100% Dolcetto; Idiot’s Grace Vineyard in Mosier, Oregon; planted 2003; Columbia Gorge AVA; 152 cases produced; grown in soils from volcanic ash and loess over flood deposits; brought up in veteran barrels; 12.8% ABV.
Dolcetto is a minor variety, no matter how much we might dote on it here at IG. In exchange for the limited name recognition and negligible collector value, I’d really like the fieldwork to be more straightforward than it is. With large and long, complex bunches, thin and dehydration-prone skins, and rather poor attachment of berry to bunch (especially as harvest draws near), this grape demands diligence and extra care in the vineyard. The payoff is that the wine wanders into something completely distinctive here in Mosier.

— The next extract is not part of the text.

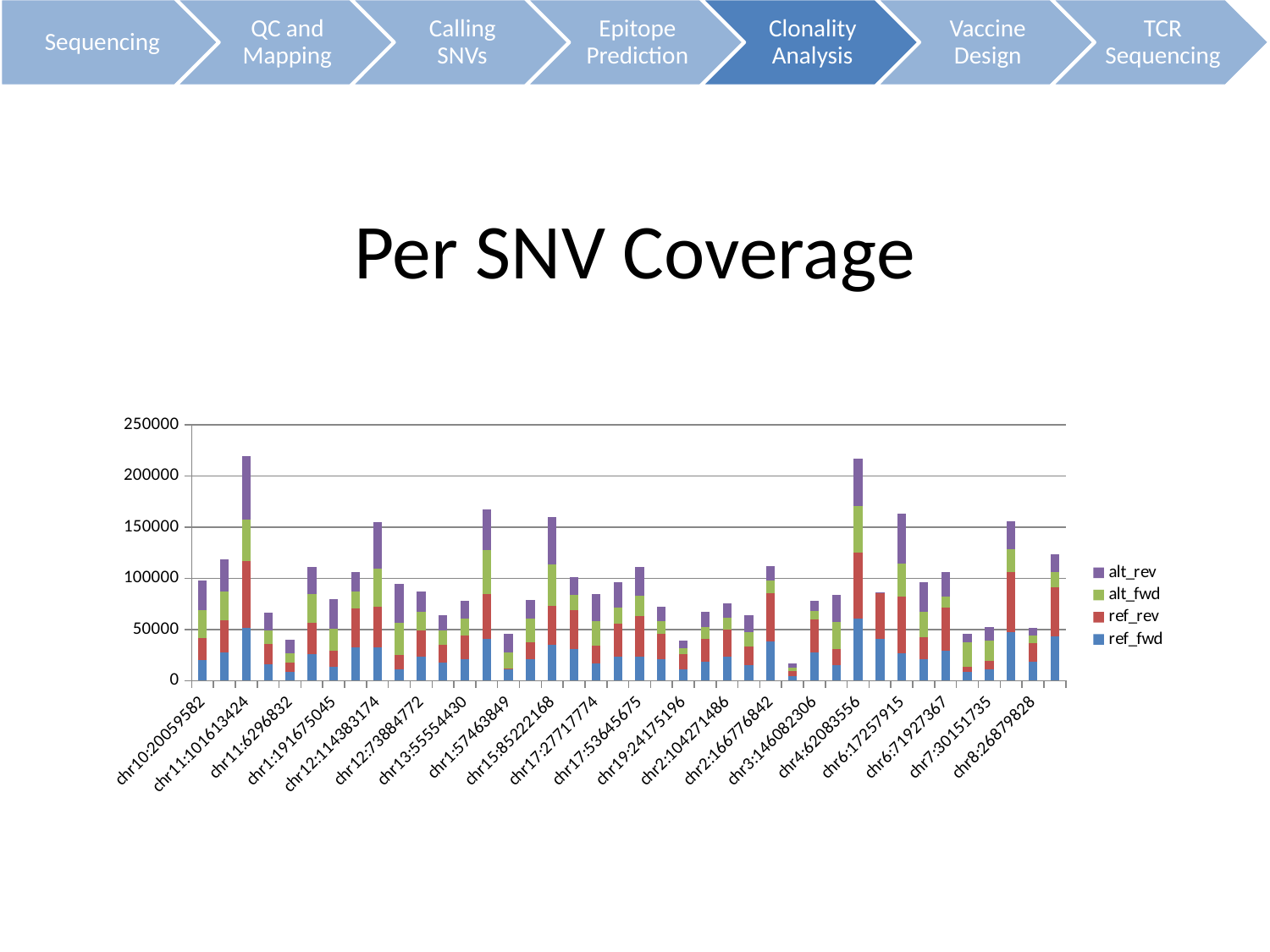
Is the total value for chr4:62083556 greater or less than 200000? greater What kind of chart is shown on the slide? Stacked bar chart How many series does the legend list? 4 Is the total value for chr11:101613424 greater or less than 200000? greater Is the total value for chr12:114383174 greater or less than 100000? greater Which series is shown at the bottom of each stacked bar? ref_fwd Which has the larger total, chr11:101613424 or chr11:6296832? chr11:101613424 Which has the larger total, chr6:17257915 or chr7:30151735? chr6:17257915 What is the title of the chart? Per SNV Coverage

My records of the latter half of 2022 are regrettably limited. I use my phone extensively during the season to record impressions, data, and images, and I managed to pinch it in the hinge of an old Subaru just after harvest. (It curled like a Frito). I had neglected to back up the device in the mayhem and weariness of the season, and much useful information was lost. So I can’t now connect precisely with the circumstance of the vintage. But the old Dolcetto block delivered a clean and full crop, and we picked a bit later than we usually do. I find a melon-y quality to the wine’s fragrance right at opening, floral and a little heady. ON the tongue, the wine is light and airy, less concentrated than in years when the yield is lower. But I no longer recall whether the vines felt properly laden at harvest, or whether I wished, on that cool morning, that we had cut more bunches to the floor in our earlier, August crop-thinning.